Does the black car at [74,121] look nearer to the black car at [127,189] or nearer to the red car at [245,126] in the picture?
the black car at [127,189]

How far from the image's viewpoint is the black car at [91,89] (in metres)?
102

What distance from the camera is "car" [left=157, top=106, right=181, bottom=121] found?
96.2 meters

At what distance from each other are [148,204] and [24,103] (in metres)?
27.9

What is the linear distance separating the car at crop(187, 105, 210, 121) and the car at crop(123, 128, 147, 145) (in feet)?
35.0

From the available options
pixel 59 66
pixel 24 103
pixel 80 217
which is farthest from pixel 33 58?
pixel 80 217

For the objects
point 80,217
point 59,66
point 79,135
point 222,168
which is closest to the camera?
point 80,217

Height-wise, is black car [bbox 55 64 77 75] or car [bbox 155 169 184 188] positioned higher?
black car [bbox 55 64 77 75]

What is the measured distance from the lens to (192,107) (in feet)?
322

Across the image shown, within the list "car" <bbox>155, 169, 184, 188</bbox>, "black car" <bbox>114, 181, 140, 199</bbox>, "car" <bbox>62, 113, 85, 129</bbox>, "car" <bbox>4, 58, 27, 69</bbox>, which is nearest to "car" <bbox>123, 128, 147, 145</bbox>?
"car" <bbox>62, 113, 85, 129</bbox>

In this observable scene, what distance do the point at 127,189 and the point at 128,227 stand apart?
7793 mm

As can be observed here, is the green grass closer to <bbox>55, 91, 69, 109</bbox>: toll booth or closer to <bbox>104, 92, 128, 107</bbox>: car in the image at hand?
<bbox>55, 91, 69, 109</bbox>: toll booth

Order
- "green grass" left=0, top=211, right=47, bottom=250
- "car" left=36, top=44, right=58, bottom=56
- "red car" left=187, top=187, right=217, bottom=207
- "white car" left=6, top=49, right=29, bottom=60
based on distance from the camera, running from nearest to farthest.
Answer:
----
Switch "red car" to "silver car" everywhere it occurs in the lines above, and leave everything else unchanged.

# FINISHED EXERCISE
Does the black car at [74,121] look nearer to the black car at [127,189] or nearer to the silver car at [245,126] in the picture?
the black car at [127,189]

How far from the image's viewpoint is the black car at [91,89] (in metres)?
102

What distance from the camera is "car" [left=157, top=106, right=181, bottom=121] found?
96.2 meters

At what distance from each other are [148,204] and [24,103] (in metres)?
27.9

What is the linear distance separating the car at crop(187, 105, 210, 121) and the car at crop(123, 128, 147, 145) (in feet)?
35.0

From the available options
pixel 59 66
pixel 24 103
pixel 80 217
which is farthest from pixel 33 58?
pixel 80 217

For the objects
point 80,217
point 59,66
point 79,135
point 222,168
which is closest to the camera?
point 80,217

Height-wise, is black car [bbox 55 64 77 75] or car [bbox 155 169 184 188] positioned higher?
black car [bbox 55 64 77 75]

What is the measured distance from the lens to (192,107) (in feet)?
322

Across the image shown, within the list "car" <bbox>155, 169, 184, 188</bbox>, "black car" <bbox>114, 181, 140, 199</bbox>, "car" <bbox>62, 113, 85, 129</bbox>, "car" <bbox>4, 58, 27, 69</bbox>, which is nearest to "car" <bbox>123, 128, 147, 145</bbox>?
"car" <bbox>62, 113, 85, 129</bbox>

In this observable scene, what distance do the point at 127,189 and the point at 128,227 stand apart?
7793 mm

As can be observed here, is the green grass closer to <bbox>55, 91, 69, 109</bbox>: toll booth or closer to <bbox>104, 92, 128, 107</bbox>: car in the image at hand?
<bbox>55, 91, 69, 109</bbox>: toll booth

Order
- "green grass" left=0, top=211, right=47, bottom=250
- "car" left=36, top=44, right=58, bottom=56
- "silver car" left=187, top=187, right=217, bottom=207
- "white car" left=6, top=49, right=29, bottom=60
based on distance from the camera, running from nearest to farthest.
Answer:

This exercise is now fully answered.